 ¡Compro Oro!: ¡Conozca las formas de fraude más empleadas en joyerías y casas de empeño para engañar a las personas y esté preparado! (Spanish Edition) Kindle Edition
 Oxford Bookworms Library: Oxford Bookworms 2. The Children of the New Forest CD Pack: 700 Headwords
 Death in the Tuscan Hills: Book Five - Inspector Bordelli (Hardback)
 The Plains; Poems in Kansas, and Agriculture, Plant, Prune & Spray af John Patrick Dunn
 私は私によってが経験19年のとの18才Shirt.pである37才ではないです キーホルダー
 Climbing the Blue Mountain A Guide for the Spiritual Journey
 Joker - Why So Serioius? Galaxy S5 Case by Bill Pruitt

--

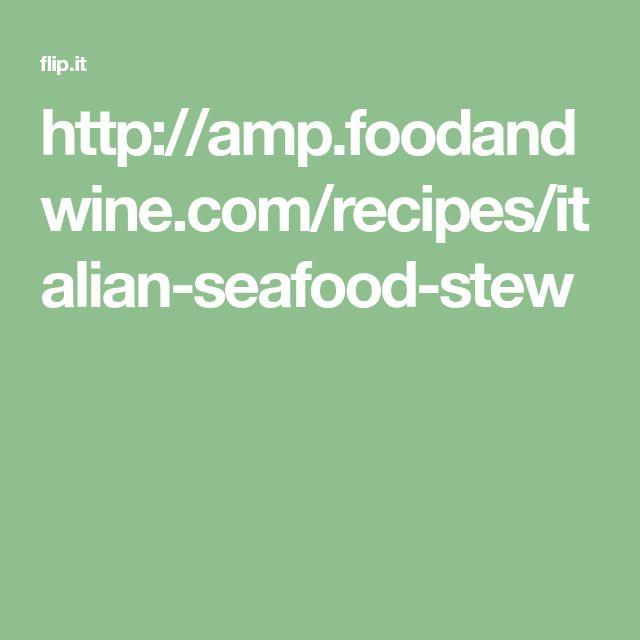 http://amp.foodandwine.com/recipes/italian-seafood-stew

◆ **What you are asked to do**
Take the entries above and return only the lines from the one with "Edition) Kindle Edition" to the one with "Joker - Why", both included, unchanged.

◆ **Solution for this problem**
 ¡Compro Oro!: ¡Conozca las formas de fraude más empleadas en joyerías y casas de empeño para engañar a las personas y esté preparado! (Spanish Edition) Kindle Edition
 Oxford Bookworms Library: Oxford Bookworms 2. The Children of the New Forest CD Pack: 700 Headwords
 Death in the Tuscan Hills: Book Five - Inspector Bordelli (Hardback)
 The Plains; Poems in Kansas, and Agriculture, Plant, Prune & Spray af John Patrick Dunn
 私は私によってが経験19年のとの18才Shirt.pである37才ではないです キーホルダー
 Climbing the Blue Mountain A Guide for the Spiritual Journey
 Joker - Why So Serioius? Galaxy S5 Case by Bill Pruitt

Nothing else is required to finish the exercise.